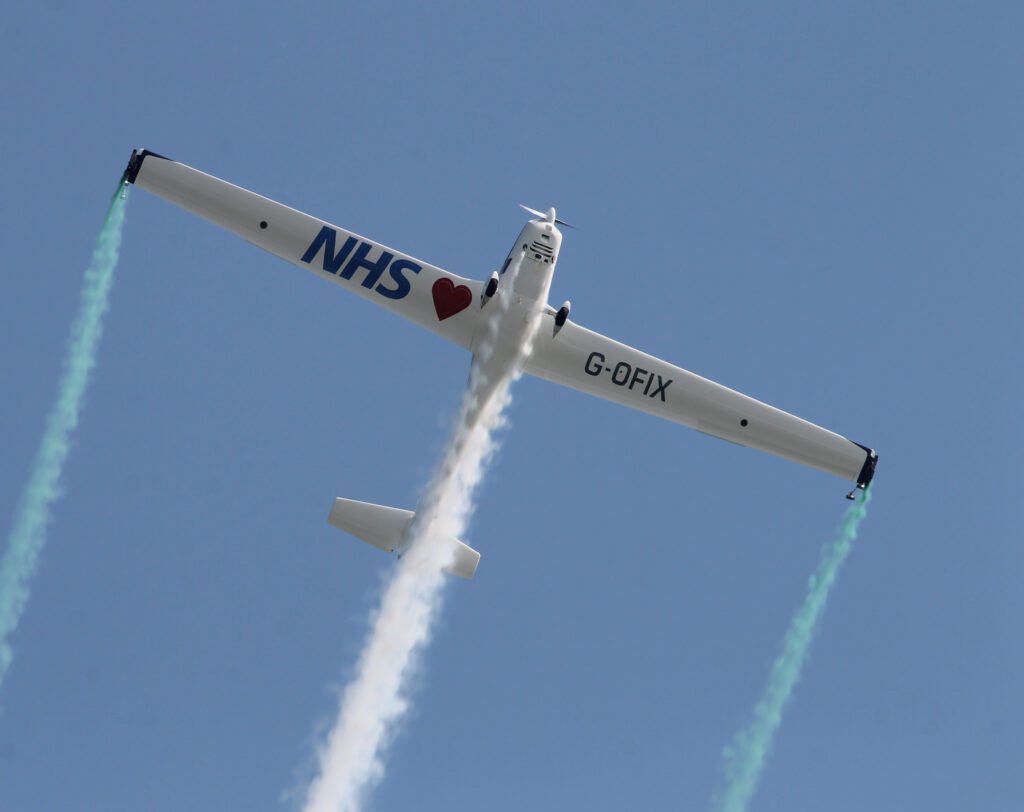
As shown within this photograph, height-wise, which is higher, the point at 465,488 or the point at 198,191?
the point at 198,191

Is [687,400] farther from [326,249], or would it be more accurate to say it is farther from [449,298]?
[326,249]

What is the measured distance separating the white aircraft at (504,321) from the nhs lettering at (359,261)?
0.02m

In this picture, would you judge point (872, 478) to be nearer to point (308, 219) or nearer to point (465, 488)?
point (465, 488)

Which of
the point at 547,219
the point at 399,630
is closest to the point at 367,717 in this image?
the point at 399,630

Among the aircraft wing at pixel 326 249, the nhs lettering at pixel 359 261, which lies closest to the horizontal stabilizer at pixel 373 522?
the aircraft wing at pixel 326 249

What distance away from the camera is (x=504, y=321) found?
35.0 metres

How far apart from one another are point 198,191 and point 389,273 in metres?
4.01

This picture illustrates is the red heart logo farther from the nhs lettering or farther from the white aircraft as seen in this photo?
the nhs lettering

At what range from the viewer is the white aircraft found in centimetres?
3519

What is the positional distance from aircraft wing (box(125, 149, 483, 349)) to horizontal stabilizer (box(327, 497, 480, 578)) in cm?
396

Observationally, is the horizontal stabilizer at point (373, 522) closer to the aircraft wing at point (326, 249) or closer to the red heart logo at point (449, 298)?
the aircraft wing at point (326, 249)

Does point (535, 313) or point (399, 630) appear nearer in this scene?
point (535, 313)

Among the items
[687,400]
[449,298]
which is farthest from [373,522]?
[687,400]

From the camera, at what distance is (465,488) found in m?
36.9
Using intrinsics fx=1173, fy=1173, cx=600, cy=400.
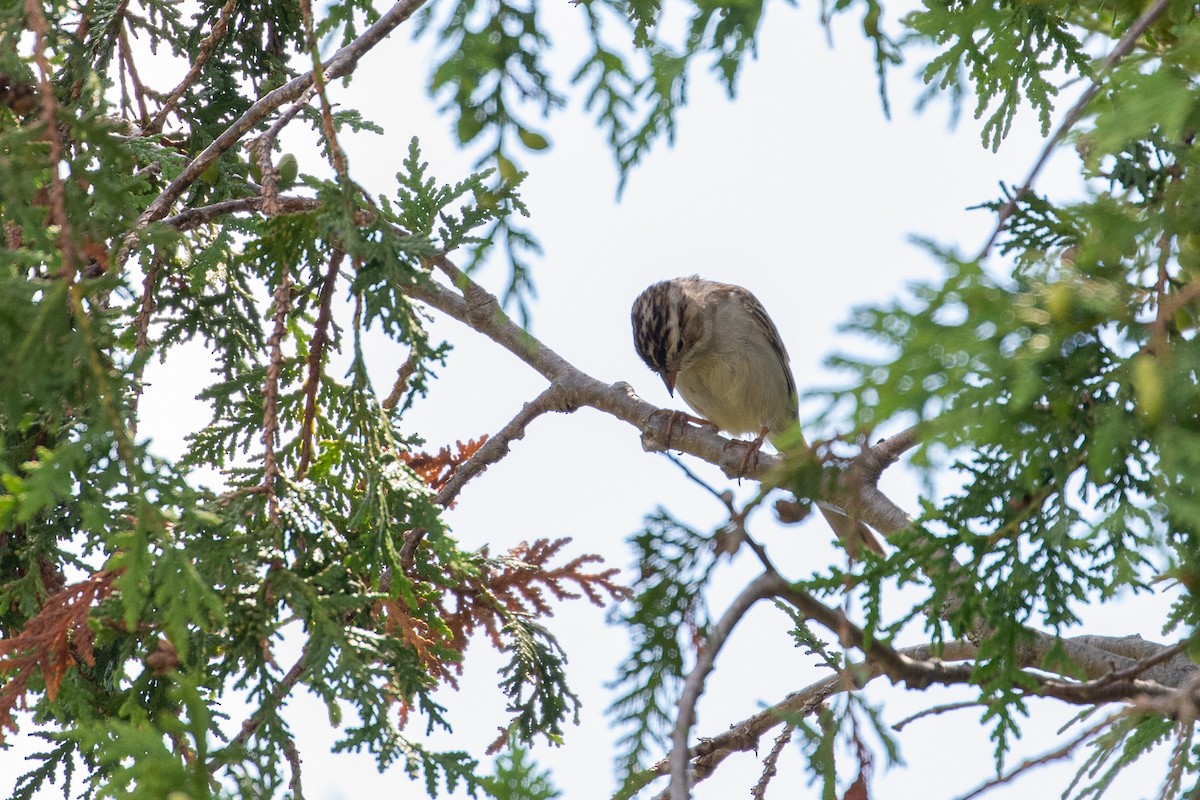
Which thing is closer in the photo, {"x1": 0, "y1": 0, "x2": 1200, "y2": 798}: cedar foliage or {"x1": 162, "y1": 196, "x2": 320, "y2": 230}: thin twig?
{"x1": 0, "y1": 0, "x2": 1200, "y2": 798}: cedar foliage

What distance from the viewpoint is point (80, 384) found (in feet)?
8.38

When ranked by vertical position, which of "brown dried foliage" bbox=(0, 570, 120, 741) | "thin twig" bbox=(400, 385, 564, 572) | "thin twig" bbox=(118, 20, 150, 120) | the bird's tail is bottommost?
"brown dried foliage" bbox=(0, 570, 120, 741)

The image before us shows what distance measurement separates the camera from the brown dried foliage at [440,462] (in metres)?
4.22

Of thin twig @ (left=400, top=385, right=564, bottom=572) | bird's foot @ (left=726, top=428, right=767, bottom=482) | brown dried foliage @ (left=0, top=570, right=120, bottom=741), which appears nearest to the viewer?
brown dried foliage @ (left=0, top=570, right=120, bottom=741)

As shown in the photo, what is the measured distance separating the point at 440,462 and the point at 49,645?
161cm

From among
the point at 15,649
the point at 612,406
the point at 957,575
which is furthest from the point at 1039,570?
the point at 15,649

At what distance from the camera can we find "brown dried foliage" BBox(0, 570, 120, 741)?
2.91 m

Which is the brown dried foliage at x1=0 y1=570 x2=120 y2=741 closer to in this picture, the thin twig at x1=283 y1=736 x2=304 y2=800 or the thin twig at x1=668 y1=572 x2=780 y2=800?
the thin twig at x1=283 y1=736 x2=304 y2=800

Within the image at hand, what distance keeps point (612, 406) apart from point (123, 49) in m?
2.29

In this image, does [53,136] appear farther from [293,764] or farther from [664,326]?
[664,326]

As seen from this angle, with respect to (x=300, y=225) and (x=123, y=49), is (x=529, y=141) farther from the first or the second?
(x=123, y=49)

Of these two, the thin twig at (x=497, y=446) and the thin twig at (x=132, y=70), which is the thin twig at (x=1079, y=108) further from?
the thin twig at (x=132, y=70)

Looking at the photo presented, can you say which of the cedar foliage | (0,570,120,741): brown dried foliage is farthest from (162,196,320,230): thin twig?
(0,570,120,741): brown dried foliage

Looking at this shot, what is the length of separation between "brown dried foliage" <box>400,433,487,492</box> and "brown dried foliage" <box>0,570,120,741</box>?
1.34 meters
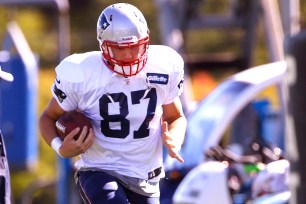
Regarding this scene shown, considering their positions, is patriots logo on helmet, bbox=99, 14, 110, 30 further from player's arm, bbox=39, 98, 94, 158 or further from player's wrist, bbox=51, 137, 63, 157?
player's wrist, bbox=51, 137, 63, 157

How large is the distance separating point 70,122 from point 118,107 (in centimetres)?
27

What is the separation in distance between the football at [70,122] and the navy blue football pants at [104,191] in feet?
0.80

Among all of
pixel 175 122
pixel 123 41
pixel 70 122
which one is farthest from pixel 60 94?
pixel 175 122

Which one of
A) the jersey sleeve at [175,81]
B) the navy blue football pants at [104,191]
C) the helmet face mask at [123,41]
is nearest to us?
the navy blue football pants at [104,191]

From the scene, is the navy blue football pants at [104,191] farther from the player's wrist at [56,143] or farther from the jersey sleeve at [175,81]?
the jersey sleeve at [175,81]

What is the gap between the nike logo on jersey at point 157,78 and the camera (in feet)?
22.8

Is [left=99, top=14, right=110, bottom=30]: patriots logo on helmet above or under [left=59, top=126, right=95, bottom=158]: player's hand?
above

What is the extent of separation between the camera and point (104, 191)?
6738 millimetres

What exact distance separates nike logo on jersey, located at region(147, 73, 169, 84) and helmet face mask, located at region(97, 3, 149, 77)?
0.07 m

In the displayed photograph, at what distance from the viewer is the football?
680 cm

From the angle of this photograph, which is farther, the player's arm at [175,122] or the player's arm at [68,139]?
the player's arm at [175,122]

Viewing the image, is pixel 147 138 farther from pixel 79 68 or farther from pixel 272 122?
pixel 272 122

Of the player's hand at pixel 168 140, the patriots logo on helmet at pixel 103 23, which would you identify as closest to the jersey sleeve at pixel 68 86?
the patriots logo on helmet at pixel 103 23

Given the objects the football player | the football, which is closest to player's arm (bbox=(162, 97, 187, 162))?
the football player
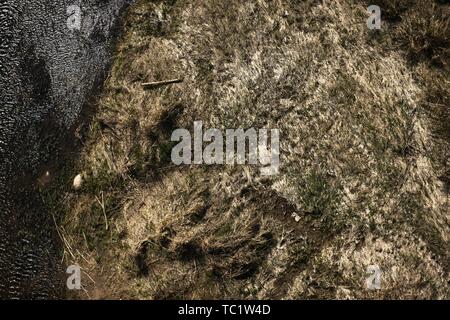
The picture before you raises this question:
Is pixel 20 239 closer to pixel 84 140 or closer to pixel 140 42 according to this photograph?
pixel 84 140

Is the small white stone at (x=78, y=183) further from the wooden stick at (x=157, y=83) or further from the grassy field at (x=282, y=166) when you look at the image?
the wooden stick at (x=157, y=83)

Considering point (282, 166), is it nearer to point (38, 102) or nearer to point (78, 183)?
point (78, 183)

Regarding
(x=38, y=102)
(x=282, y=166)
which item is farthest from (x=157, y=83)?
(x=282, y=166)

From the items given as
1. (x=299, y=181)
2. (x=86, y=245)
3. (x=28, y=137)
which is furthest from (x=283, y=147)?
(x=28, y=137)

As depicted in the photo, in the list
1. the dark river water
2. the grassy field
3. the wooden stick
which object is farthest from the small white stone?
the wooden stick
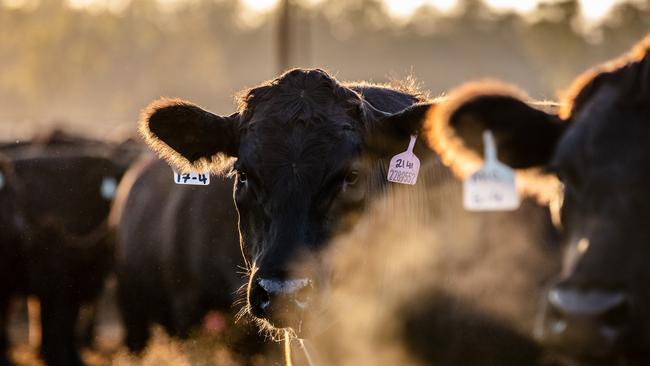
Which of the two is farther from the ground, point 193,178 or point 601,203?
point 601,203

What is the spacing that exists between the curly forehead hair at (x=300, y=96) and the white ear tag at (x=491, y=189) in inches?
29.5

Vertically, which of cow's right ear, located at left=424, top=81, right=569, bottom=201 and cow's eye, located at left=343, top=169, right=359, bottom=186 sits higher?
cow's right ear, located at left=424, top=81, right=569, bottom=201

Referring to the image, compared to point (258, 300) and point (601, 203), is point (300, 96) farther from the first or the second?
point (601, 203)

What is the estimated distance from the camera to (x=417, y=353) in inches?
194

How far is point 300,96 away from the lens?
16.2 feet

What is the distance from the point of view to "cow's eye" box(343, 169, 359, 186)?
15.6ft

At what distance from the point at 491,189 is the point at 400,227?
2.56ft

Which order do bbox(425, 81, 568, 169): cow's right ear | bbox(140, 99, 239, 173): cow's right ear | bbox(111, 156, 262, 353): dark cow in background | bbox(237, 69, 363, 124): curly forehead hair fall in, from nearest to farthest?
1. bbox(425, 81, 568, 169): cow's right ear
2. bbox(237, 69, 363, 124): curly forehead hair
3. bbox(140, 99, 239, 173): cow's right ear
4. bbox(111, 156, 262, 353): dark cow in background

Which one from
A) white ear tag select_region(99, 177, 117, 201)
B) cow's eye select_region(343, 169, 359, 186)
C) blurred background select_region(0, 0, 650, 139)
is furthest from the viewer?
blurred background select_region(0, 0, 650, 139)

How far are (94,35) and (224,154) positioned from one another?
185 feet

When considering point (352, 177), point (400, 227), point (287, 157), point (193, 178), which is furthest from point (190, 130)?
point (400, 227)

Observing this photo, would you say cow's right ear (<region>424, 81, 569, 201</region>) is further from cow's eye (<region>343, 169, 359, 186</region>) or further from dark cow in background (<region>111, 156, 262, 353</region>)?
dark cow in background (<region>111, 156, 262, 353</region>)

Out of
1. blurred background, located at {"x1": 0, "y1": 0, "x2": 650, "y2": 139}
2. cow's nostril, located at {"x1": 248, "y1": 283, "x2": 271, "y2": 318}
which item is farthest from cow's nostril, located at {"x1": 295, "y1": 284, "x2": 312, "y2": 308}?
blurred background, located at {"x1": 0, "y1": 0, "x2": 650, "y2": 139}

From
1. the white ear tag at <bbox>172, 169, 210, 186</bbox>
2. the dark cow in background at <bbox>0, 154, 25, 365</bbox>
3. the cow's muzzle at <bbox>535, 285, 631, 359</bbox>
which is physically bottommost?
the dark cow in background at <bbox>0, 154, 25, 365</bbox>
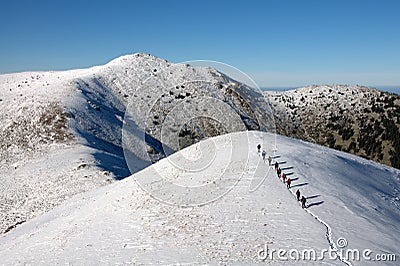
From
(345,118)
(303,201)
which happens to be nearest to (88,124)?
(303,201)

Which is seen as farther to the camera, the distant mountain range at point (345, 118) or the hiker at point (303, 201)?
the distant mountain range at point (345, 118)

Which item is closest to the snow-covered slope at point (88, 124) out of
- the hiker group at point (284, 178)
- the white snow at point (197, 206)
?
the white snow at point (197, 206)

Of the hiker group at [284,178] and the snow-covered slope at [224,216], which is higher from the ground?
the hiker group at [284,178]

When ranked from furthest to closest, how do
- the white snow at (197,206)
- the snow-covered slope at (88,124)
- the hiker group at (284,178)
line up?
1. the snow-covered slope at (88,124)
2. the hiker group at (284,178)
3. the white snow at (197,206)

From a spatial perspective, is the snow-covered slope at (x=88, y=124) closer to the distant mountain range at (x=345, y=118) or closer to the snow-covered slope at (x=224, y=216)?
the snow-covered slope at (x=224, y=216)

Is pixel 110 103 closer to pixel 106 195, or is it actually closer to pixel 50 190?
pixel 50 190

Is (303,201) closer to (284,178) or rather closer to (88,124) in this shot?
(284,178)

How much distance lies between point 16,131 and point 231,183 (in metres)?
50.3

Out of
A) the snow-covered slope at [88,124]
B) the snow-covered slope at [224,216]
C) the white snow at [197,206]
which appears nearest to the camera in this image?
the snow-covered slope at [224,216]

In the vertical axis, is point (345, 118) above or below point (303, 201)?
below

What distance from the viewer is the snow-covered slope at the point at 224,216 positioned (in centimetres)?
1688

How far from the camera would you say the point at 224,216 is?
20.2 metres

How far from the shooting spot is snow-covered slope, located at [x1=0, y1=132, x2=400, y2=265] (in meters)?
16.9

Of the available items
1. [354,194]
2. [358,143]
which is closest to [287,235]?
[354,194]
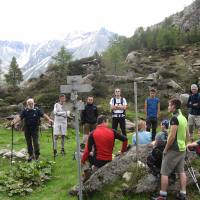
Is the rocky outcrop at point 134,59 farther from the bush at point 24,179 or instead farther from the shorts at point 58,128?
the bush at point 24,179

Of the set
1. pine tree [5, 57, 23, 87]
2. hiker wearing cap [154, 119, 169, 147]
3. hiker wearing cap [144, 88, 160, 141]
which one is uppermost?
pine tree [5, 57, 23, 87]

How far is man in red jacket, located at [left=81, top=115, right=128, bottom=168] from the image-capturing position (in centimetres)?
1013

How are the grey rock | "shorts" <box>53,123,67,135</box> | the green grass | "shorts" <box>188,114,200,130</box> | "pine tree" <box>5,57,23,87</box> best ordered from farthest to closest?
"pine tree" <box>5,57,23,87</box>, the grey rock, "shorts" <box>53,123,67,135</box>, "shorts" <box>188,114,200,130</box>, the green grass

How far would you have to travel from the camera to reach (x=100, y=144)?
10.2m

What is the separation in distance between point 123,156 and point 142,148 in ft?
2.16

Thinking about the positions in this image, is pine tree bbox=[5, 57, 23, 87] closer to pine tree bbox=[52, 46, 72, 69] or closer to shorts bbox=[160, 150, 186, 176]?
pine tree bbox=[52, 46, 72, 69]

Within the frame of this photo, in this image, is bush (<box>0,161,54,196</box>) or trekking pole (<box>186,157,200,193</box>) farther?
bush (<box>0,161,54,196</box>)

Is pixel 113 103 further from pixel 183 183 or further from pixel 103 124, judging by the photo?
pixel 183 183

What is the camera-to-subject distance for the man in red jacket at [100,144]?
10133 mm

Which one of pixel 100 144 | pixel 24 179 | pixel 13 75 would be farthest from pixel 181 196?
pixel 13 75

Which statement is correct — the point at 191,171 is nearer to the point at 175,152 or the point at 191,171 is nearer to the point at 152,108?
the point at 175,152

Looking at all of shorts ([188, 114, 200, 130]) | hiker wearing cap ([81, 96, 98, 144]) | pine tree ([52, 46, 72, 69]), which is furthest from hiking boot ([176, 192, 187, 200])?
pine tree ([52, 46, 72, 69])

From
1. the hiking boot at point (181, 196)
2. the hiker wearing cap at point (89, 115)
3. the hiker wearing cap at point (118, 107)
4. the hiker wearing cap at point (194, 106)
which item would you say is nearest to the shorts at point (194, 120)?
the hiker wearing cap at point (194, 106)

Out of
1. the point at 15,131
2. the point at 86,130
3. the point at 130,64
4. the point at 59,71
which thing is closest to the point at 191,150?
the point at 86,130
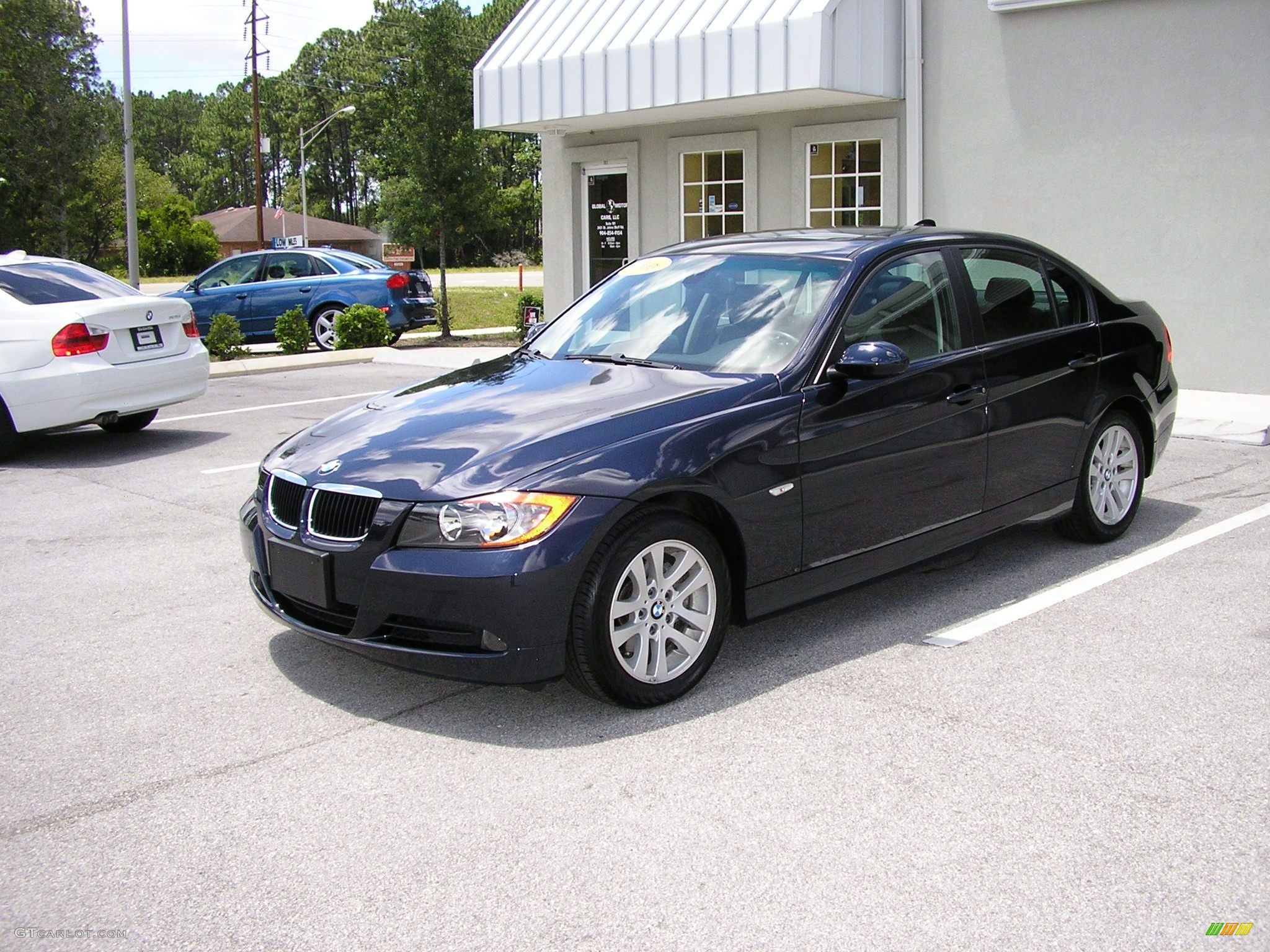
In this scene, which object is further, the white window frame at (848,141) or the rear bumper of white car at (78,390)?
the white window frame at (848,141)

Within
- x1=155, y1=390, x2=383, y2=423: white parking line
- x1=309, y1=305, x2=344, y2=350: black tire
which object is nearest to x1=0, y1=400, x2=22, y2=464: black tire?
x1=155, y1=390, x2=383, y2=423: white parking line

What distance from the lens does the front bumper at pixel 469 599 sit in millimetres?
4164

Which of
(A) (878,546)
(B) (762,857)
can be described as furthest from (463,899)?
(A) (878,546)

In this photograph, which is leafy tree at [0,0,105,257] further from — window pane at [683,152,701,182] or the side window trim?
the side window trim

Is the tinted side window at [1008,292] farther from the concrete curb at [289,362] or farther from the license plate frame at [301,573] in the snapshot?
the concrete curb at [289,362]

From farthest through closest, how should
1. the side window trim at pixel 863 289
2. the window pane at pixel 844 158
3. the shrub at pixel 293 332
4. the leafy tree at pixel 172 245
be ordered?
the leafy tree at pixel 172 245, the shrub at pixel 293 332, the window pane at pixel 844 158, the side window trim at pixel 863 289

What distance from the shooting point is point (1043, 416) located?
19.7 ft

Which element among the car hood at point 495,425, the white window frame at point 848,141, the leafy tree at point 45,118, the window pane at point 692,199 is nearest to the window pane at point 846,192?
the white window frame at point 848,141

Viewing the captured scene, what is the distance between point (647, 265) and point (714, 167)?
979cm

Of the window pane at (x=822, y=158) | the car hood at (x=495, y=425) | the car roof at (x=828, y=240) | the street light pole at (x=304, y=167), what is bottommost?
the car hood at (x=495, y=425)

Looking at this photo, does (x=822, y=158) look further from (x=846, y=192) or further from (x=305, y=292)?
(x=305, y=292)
========
Copy the stretch of the listing from the line containing "In this image, does" through the line containing "6738 millimetres", swapping "helmet face mask" for "face guard" and keeping everything else the same. Leave out the pictures.

In this image, does [53,136] appear farther from [293,764] or farther from [664,326]?
[664,326]

As seen from this angle, with respect to (x=300, y=225) and (x=123, y=49), is (x=529, y=141) farther from the first or the second?
(x=123, y=49)

Of these two, the thin twig at (x=497, y=446) and the thin twig at (x=132, y=70), which is the thin twig at (x=1079, y=108) further from?
the thin twig at (x=132, y=70)

Looking at the photo presented, can you say which of the cedar foliage | (0,570,120,741): brown dried foliage is farthest from (162,196,320,230): thin twig?
(0,570,120,741): brown dried foliage

Looking at this shot, what is the length of separation between "brown dried foliage" <box>400,433,487,492</box> and "brown dried foliage" <box>0,570,120,741</box>?
1.34 meters
Regarding this scene shown, considering their positions, is patriots logo on helmet, bbox=99, 14, 110, 30 further from player's arm, bbox=39, 98, 94, 158 or further from player's wrist, bbox=51, 137, 63, 157?
player's wrist, bbox=51, 137, 63, 157

How large is the distance separating point 70,122 from point 118,107 (in centimetres)?
27

What is the separation in distance between the football at [70,122] and the navy blue football pants at [104,191] in feet?
0.80

Among all of
pixel 175 122
pixel 123 41
pixel 70 122
which one is farthest from pixel 60 94?
pixel 175 122

Which one of
A) the jersey sleeve at [175,81]
B) the navy blue football pants at [104,191]
C) the face guard at [123,41]
is nearest to us?
the navy blue football pants at [104,191]

From the scene, is the navy blue football pants at [104,191] farther from the player's wrist at [56,143] or farther from the jersey sleeve at [175,81]?
the jersey sleeve at [175,81]

What is the gap between the nike logo on jersey at point 157,78 and the camera (in feet)?
22.8

Is [left=99, top=14, right=110, bottom=30]: patriots logo on helmet above or under [left=59, top=126, right=95, bottom=158]: player's hand?
above

What is the extent of separation between the camera and point (104, 191)?
6738 millimetres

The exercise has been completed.